The Digital Sanctuaries Music Walk
A series of special events on the North Side this week will highlight the collaborative project of Susie Iberra and Roberto Rodriguez, an album titled Drum Codes. The album arrives as part of their digital musical initiative, Song of the Bird King, which is “dedicated to creating multi-media projects that feature contemporary and traditional music composed of Indigenous and Urban ecology.” The pair are percussionists in their own right, but together, they create musical soundscapes rooted in storytelling, “all built on rhythm and code, on mapping and connecting.” This free event, titled Digital Sanctuaries, takes place August 7-9 across seven historic sites in the North Side, including a new cultural center, Alphabet City.
According to the Post-Gazette, the endeavor will function as a literary center “that houses and supports writers who are persecuted in their native countries,” launched in conjunction with the City of Asylum Pittsburgh. You can read more about the project, which is poised to “anchor the Garden Theater Block development” here. City of Asylum creates a “thriving community for writers, readers and neighbors” via their various programming, which includes writing residencies, a summer festival, and this event, Ibarra and Rodriguez’s ambitious, Digital Sanctuaries, a modular music app that “chronicles the historical memory encoded in urban environments while building audio-visual havens for harried city dwellers.”
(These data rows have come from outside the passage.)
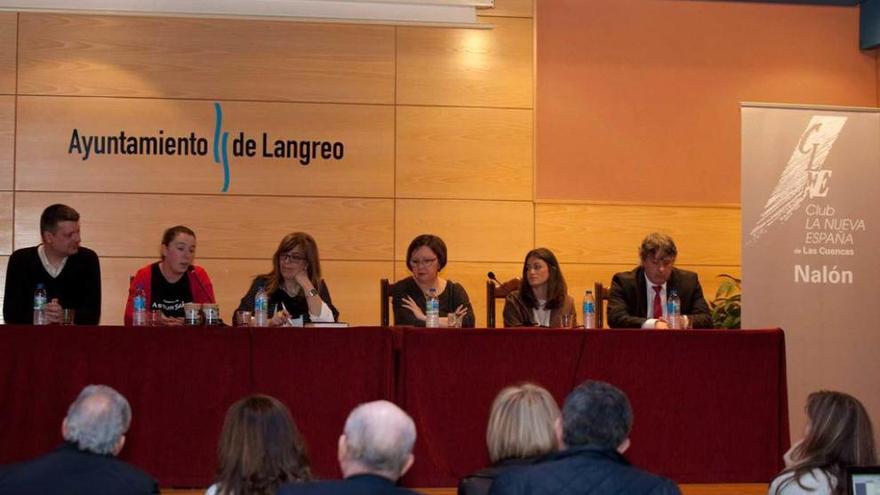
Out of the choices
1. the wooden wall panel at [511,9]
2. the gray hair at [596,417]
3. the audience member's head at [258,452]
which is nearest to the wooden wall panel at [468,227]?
the wooden wall panel at [511,9]

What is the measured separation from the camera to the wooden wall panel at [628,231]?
7.43 meters

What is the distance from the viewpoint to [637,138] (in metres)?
7.61

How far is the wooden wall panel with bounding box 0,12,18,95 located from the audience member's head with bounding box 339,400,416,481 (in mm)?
5310

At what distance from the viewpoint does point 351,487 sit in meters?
2.55

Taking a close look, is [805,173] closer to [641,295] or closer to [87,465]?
[641,295]

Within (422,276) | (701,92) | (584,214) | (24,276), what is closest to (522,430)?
(422,276)

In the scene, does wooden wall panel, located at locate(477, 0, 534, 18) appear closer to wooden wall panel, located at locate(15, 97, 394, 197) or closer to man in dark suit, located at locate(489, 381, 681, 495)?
wooden wall panel, located at locate(15, 97, 394, 197)

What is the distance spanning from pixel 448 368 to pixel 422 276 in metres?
1.11

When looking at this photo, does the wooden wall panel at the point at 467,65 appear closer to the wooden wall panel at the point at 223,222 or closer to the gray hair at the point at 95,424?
the wooden wall panel at the point at 223,222

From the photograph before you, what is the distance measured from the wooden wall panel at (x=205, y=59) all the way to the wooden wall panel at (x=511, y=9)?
0.67 meters

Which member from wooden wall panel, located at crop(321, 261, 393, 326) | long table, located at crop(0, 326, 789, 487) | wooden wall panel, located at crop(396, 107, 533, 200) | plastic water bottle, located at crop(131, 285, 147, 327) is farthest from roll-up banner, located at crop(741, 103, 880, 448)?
A: plastic water bottle, located at crop(131, 285, 147, 327)

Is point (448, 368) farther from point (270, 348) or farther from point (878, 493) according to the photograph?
point (878, 493)

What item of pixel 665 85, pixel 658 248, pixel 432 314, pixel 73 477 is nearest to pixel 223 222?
pixel 432 314

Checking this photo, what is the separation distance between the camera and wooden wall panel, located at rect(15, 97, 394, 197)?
7.19 m
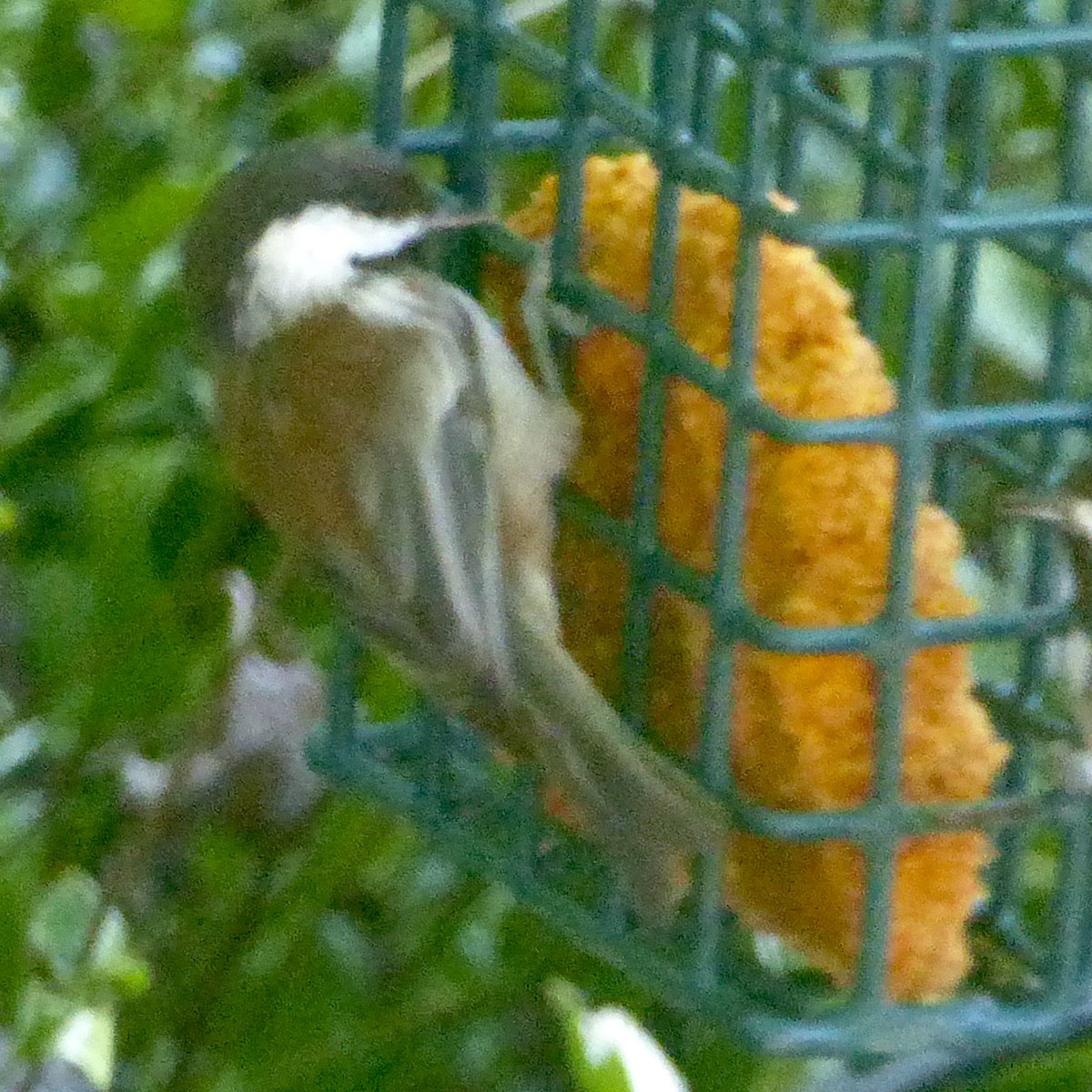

According to Iberra, this specific installment of Digital Sanctuaries, was commissioned by The City of Asylum along with the National Endowment for the Arts and Art Place America “to create a seven-site garden to garden walk that engaged listeners with Poetry and Music.” City of Asylum’s Executive Director Henry Reese chose the poets and the speakers for each of the sites, which includes Richard Wilbur, Toi Derricotte, Wislawa Szymborska, Dunya Mikhail, Osama Alomar, Muriel Rukeyser, Osip Mandelstam, Willa Cather. The complimentary mobile app, Iberra states, “allows people to get out and walk , engage with a virtual and physical space in a different way and have this in their pocket or palm of their hand.”
Iberra is very excited to host the event in Pittsburgh, and believes “I find it to be an incredibly interesting American story. The City Of Asylum’s mission is about giving a voice to people. They have also brought the world to the North Side.”